== EXCERPTED DATA ==
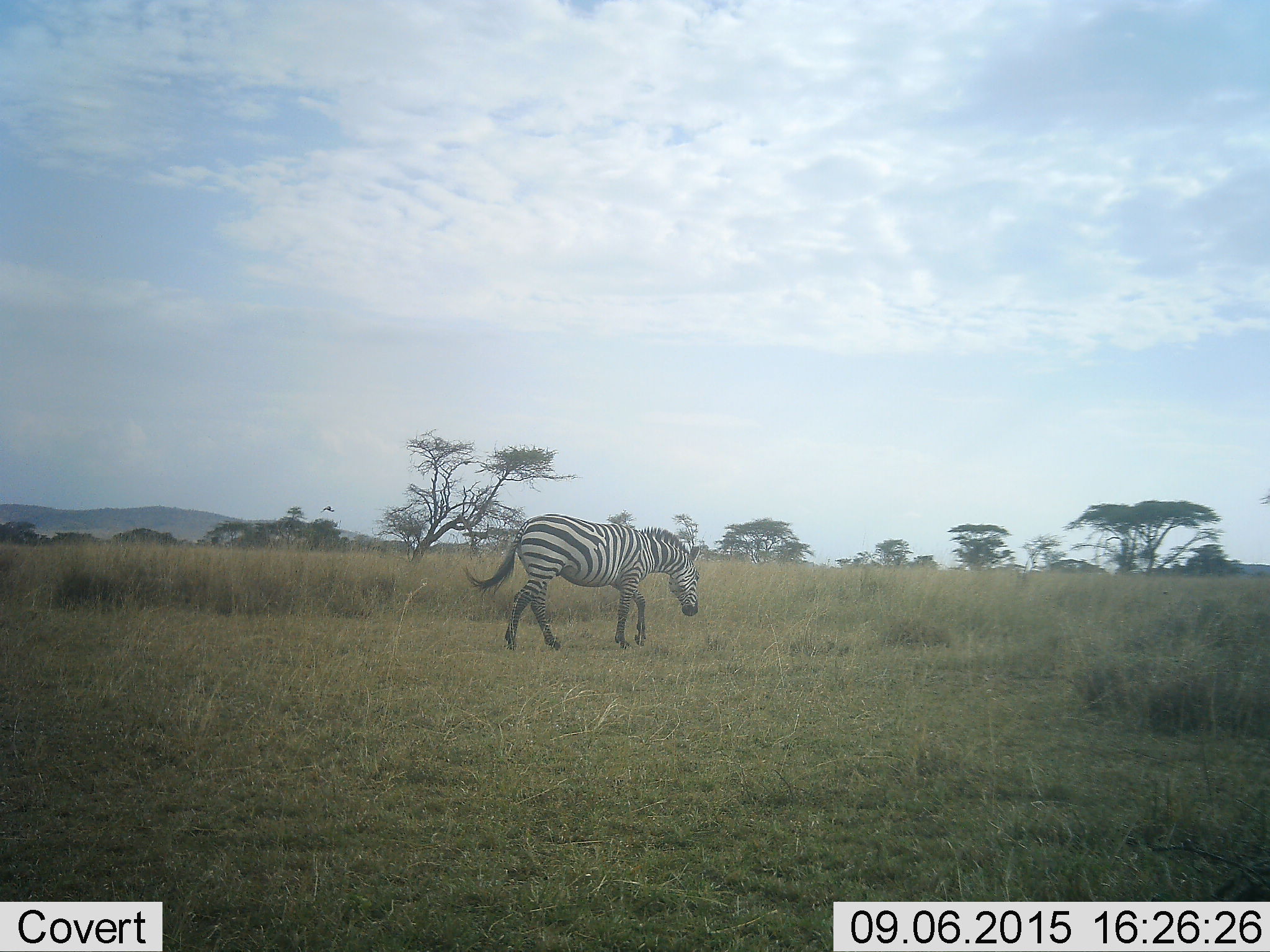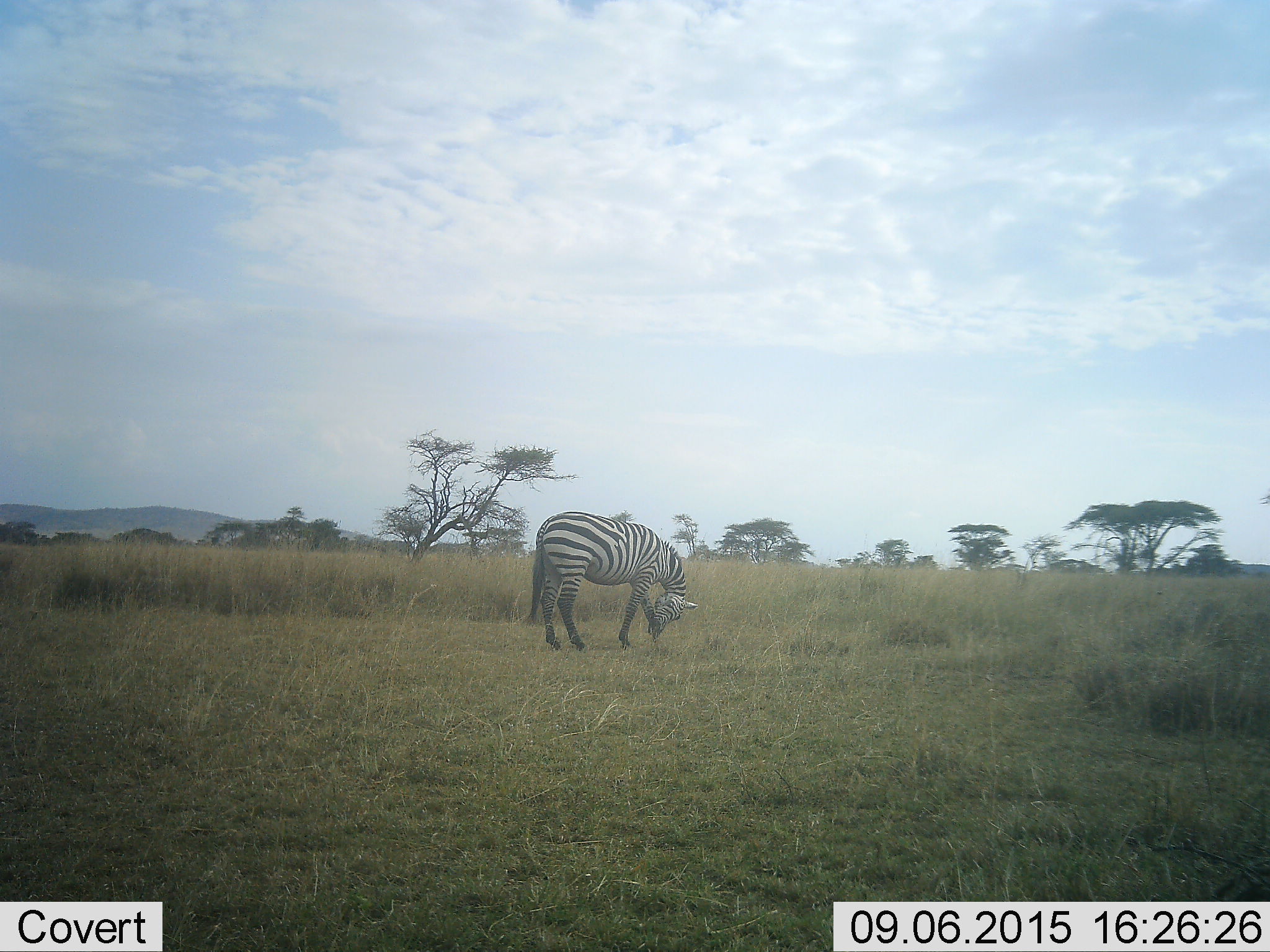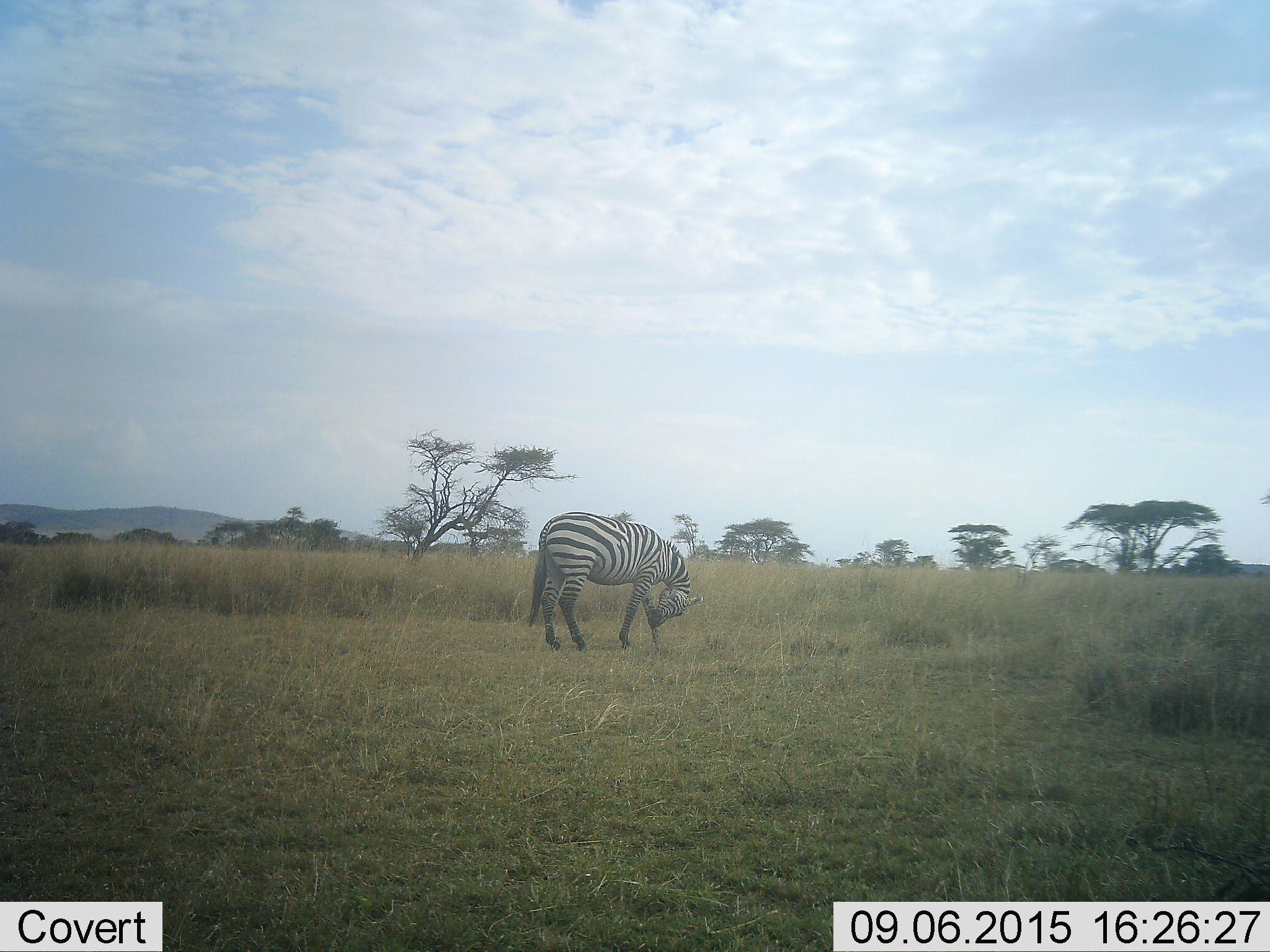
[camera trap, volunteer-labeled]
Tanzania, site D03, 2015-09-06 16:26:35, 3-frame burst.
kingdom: Animalia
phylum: Chordata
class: Mammalia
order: Perissodactyla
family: Equidae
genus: Equus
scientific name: Equus quagga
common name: plains zebra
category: zebra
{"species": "zebra (plains zebra) (Equus quagga)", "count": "1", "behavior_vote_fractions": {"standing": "35%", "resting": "0%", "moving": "76%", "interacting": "6%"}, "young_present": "0%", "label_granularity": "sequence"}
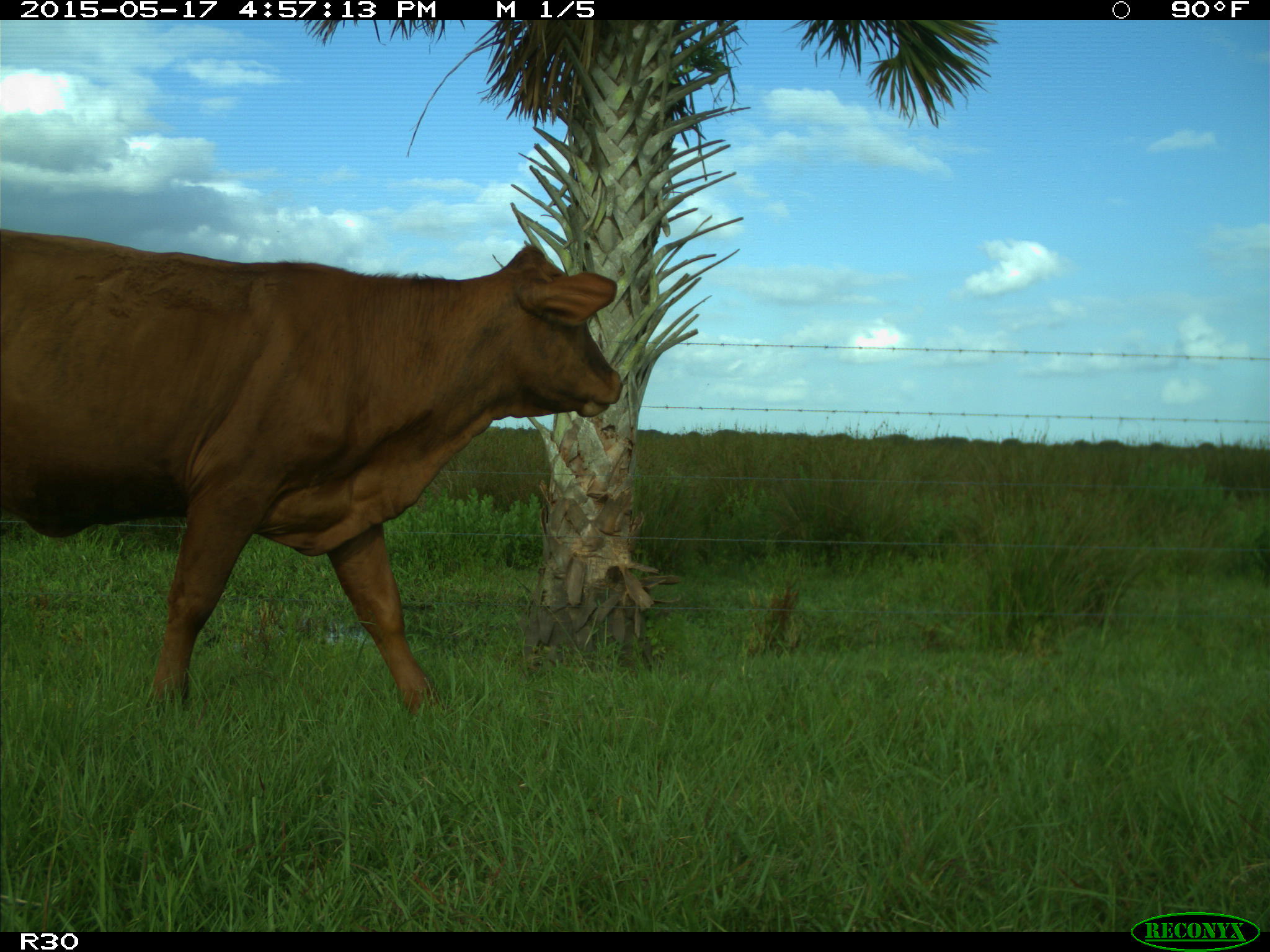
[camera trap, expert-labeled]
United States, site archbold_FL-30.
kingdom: Animalia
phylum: Chordata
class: Mammalia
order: Artiodactyla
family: Bovidae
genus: Bos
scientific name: Bos taurus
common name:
===
* EXERCISE AIM
Copy the listing character for character, pictures omitted.

* SOLUTION
[camera trap, volunteer-labeled]
Tanzania, site D03, 2015-09-06 16:26:35, 3-frame burst.
kingdom: Animalia
phylum: Chordata
class: Mammalia
order: Perissodactyla
family: Equidae
genus: Equus
scientific name: Equus quagga
common name: plains zebra
category: zebra
{"species": "zebra (plains zebra) (Equus quagga)", "count": "1", "behavior_vote_fractions": {"standing": "35%", "resting": "0%", "moving": "76%", "interacting": "6%"}, "young_present": "0%", "label_granularity": "sequence"}
[camera trap, expert-labeled]
United States, site archbold_FL-30.
kingdom: Animalia
phylum: Chordata
class: Mammalia
order: Artiodactyla
family: Bovidae
genus: Bos
scientific name: Bos taurus
common name:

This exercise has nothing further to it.